A região entre Bananal (SP) e Barra Mansa (RJ) teve papel estratégico no ciclo do café em meados do século XIX, período em que o Vale do Paraíba concentrava parte significativa da produção nacional. O transporte até a Corte, na cidade do Rio de Janeiro, era feito por caminhos precários, principalmente por tropas de mulas, o que encarecia a logística e limitava a expansão econômica.
Com o avanço da cafeicultura e a necessidade de maior eficiência no escoamento, produtores da região propuseram, em 1870, a construção de uma ferrovia ligando Bananal a Barra Mansa.
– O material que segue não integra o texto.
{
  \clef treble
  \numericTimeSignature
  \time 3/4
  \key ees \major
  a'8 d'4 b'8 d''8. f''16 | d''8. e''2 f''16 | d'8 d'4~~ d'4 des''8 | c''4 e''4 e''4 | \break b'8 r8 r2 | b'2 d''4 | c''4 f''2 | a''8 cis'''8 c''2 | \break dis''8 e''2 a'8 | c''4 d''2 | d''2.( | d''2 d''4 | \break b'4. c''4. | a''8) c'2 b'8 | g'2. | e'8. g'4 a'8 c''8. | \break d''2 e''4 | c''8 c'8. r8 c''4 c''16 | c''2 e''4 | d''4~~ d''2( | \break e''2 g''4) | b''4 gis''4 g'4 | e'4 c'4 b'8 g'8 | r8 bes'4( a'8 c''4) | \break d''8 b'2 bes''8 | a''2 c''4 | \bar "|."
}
O projeto, conhecido inicialmente como Ramal Bananalense, surgiu em um momento de expansão da malha ferroviária brasileira, impulsionada pelo capital agrário e pelo interesse em integrar áreas produtoras aos principais centros comerciais e portuários.
A linha começou a operar de forma gradual, com registros de circulação já na década de 1880, sendo oficialmente inaugurada em 1º de janeiro de 1889. O ramal desempenhou papel relevante no transporte de café e de passageiros, contribuindo para a dinâmica econômica regional durante o final do século XIX e início do século XX.
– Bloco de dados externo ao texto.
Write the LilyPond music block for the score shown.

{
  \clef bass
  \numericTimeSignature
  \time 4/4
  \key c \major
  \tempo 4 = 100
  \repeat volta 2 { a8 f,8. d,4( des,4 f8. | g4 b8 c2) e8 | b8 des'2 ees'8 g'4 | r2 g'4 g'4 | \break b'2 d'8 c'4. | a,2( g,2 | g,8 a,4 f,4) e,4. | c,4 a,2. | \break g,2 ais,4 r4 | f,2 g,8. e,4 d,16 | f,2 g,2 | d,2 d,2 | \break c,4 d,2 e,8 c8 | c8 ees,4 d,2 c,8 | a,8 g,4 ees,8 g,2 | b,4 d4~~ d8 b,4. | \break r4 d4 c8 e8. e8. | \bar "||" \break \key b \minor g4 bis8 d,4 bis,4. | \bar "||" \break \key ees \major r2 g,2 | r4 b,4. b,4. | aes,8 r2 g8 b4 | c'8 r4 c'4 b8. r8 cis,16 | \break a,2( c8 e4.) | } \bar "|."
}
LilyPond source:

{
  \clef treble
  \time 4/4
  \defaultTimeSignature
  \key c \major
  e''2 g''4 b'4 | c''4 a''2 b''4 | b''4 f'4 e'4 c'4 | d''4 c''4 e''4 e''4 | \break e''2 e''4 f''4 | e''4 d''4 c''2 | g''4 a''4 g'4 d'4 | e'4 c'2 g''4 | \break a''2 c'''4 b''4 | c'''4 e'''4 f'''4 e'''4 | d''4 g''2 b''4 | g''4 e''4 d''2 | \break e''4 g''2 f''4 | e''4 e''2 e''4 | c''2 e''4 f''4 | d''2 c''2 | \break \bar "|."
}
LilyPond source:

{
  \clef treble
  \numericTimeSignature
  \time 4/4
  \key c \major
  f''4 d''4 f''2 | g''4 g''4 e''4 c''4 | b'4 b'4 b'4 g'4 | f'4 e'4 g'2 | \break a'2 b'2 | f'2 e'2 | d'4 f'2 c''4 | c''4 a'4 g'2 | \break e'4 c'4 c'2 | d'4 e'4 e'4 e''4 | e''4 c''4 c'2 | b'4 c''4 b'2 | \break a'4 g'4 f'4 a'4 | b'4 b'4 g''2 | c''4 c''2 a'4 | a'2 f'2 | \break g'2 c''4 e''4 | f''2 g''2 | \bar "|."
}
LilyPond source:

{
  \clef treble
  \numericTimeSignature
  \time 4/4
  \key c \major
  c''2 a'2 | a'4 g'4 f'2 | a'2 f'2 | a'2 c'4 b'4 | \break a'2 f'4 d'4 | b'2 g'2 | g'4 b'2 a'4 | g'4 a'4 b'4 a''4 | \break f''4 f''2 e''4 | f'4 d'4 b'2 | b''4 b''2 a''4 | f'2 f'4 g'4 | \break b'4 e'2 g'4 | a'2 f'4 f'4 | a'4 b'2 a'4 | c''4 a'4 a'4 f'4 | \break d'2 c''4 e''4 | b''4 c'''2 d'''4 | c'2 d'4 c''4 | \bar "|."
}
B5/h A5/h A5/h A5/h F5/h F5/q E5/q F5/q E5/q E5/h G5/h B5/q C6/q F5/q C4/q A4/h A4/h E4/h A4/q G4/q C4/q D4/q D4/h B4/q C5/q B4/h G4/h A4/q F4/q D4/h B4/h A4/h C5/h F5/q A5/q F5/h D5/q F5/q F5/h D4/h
Ao longo das décadas seguintes, acompanhando o processo de reorganização do sistema ferroviário nacional, a linha passou ao controle da União em 1918, sendo incorporada à Estrada de Ferro Oeste de Minas. Posteriormente, em 1931, foi integrada à Estrada de Ferro Central do Brasil, uma das principais operadoras ferroviárias do país à época.
A desativação do trecho ocorreu em 1964, refletindo o declínio do transporte ferroviário em regiões onde o modal rodoviário passou a predominar. A antiga estação de Bananal, fabricada na Bélgica e posteriormente montada no Brasil, possui cerca de 335 metros quadrados de área e é considerada um exemplar incomum da arquitetura ferroviária. O edifício foi tombado em 1969 pelo Condephaat, consolidando seu valor histórico.
Ao longo do tempo, a construção teve usos variados e passou por períodos de abandono e tentativas de preservação. Ainda assim, permanece como um dos principais marcos da memória ferroviária do Vale do Paraíba, diretamente associado ao ciclo do café e ao processo de modernização dos transportes no Brasil.